BLAME! 1-10 by Tsutomu Nihei: B+

While I do my best to appreciate manga art, I generally do not choose to read a particular series solely because of it. The exception to this is BLAME!, a ten-volume series by Tsutomu Nihei that boasts “an endless labyrinth of cyberdungeons filled with concrete and steel.” Thinking that sounded pretty durn awesome, and prepared to encounter an occasionally incomprehensible story, I took the plunge.

And man, is BLAME! gorgeous! Killy, the unemotional and practically unstoppable protagonist, spends most of his time roaming a giant structure known as “The City,” looking for humans who might carry Net Terminal Genes, which pre-mutated man once used to communicate with the Netsphere (overseen by The Authority). It’s not unusual for a whole chapter to go by with no dialogue at all as Killy continues his journey, sometimes reduced to no more than a tiny speck on a narrow bridge spanning a dark chasm. The place is gloomy and cavernous, filled with pipes, corridors, stairs, and the occasional abyss. Nihei excels in creating his enormous and dangerous world, and also in conveying Killy’s progress, as demonstrated by a couple of pages from volume six that I scanned for a recent Let’s Get Visual column.

Killy encounters a few small pockets of civilization but has no luck finding anyone with the Net Terminal Genes, which are necessary to curtail the endless expansion of The City, since the builder bots who construct it were never given the instruction to stop. He does team up with a former scientist, Cibo, whose attempt to access the Netsphere with synthesized genes ended in disaster and introduced The Safeguard to The City. The Safeguard are mechanical creatures who can derive their bodily forms from the City itself. Originally designed to protect the Net from unauthorized access, their chief focus now is exerminating humanity. Humans must also contend with the Silicon Creatures, a race of cyborgs who also want to access the Net.

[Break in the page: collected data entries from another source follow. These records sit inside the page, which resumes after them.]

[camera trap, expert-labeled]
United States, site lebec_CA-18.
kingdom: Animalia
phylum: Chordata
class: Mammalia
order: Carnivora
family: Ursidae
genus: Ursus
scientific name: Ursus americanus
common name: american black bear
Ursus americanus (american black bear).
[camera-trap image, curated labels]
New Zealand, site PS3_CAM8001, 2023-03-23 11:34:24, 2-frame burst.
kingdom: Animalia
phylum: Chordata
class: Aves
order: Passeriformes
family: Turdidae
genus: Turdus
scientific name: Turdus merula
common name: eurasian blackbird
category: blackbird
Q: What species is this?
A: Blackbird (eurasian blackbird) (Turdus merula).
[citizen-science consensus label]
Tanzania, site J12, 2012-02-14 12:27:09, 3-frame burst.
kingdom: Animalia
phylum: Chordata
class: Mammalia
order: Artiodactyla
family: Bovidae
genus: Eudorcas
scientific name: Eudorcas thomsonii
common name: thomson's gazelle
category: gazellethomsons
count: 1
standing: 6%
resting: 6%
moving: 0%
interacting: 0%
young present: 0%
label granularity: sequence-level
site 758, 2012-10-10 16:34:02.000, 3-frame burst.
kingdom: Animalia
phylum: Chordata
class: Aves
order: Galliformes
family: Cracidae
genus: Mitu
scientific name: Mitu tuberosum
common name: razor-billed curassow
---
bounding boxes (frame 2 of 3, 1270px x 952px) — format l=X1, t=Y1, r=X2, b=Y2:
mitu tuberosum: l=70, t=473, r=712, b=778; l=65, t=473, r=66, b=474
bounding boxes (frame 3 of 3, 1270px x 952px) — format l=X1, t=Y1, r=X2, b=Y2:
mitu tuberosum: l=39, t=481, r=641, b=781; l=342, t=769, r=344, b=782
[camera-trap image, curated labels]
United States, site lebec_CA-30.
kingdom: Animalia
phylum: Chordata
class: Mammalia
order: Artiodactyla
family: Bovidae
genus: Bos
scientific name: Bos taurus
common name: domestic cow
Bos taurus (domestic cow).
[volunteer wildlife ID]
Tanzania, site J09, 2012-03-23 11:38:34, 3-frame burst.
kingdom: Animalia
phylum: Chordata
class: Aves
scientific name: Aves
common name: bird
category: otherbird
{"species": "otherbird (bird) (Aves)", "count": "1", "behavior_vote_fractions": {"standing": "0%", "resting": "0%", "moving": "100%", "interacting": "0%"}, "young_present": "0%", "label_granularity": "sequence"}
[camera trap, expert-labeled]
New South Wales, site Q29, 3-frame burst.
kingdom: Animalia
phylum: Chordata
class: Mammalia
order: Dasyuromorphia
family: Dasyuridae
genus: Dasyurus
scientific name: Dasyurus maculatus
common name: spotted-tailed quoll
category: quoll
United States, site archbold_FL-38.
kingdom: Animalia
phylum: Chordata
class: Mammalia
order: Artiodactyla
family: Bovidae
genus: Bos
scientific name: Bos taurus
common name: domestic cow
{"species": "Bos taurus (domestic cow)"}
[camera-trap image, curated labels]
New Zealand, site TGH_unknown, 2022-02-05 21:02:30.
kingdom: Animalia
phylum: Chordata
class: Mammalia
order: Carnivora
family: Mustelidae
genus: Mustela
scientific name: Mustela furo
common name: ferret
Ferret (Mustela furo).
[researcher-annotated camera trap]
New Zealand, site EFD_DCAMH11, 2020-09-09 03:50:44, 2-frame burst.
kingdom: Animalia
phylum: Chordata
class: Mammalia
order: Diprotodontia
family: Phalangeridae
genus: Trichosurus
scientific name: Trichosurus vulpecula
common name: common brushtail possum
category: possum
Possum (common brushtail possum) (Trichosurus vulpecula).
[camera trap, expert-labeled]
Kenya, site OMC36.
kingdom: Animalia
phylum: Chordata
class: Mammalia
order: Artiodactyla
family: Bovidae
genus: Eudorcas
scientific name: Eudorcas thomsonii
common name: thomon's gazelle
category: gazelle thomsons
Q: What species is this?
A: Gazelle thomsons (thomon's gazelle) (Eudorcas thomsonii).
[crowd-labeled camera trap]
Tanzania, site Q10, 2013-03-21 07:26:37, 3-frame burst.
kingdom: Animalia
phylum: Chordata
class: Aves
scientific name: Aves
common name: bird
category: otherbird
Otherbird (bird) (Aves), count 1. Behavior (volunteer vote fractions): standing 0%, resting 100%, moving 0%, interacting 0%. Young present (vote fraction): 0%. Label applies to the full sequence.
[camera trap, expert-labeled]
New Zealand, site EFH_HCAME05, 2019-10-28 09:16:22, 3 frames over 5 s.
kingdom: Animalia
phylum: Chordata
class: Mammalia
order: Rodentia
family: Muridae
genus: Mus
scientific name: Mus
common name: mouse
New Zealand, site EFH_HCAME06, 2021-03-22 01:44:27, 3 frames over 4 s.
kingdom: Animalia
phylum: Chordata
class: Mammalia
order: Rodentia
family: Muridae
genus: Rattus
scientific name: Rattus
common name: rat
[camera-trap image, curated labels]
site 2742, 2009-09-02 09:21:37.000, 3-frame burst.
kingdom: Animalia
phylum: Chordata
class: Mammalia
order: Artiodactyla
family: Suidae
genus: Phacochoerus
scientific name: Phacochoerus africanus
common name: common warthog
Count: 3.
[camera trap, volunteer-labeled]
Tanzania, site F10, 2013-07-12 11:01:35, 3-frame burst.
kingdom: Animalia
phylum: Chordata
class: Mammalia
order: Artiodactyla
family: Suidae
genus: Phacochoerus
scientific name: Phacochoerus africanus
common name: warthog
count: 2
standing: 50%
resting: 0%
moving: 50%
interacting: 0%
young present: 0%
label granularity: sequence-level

Killy and Cibo engage in countless fights against the Safeguard and Silicon Creatures, resulting in some pretty massive damage. Cibo goes through about three bodies throughout the course of the series, while Killy must lose his arm about eight times. (There is a lot of limb loss in this series, as well as quite a few still-conscious partial people.) It gradually becomes clear that Killy is not exactly human himself and that he’s able to heal from even the most devastating injuries. He also can’t remember where he got his gun—a powerful Graviton Beam Emitter that creates a straight line of destruction 70 kilometers long—but it’s awfully similar to one carried by Sana-Kan, a powerful Safeguard who was able to get close to Killy and Cibo in a humanoid guise.

Eventually Killy and Cibo enter a quasi-independent realm, which seems to be the headquarters of a company called Toha Heavy Industries. The artificial intelligence in charge has stored the genetic information of humans that used to dwell within, and it’s from there that Killy finally gets his sample. Unfortunately, it falls first into the hands of a pair of sympathetic temporary Safeguards (seriously, one utters the line “Also, you might see my arm lying around somewhere. If you could pick it up, that’d be great.”) and finally into those of a Silicon Creature, whose attempt to access the Net somehow leads to one final mutation for Cibo and a pretty crazy resolution to the story. The final page gives one a lot to ponder, and I’m sure there are a variety of fan opinions on what exactly happened.

This is, of course, a vast simplification of the plot, and I am omitting quite a lot that I am at a loss to understand or explain. But here’s the thing… it doesn’t matter. BLAME! is so fascinating and its world so grimly compelling that it simply doesn’t matter if sometimes one has to stare at a panel and wonder what the hell one is even looking at. From someone like me, who usually demands that a plot make sense, that’s pretty high praise indeed.

BLAME! was published in English by TOKYOPOP. All ten volumes were released.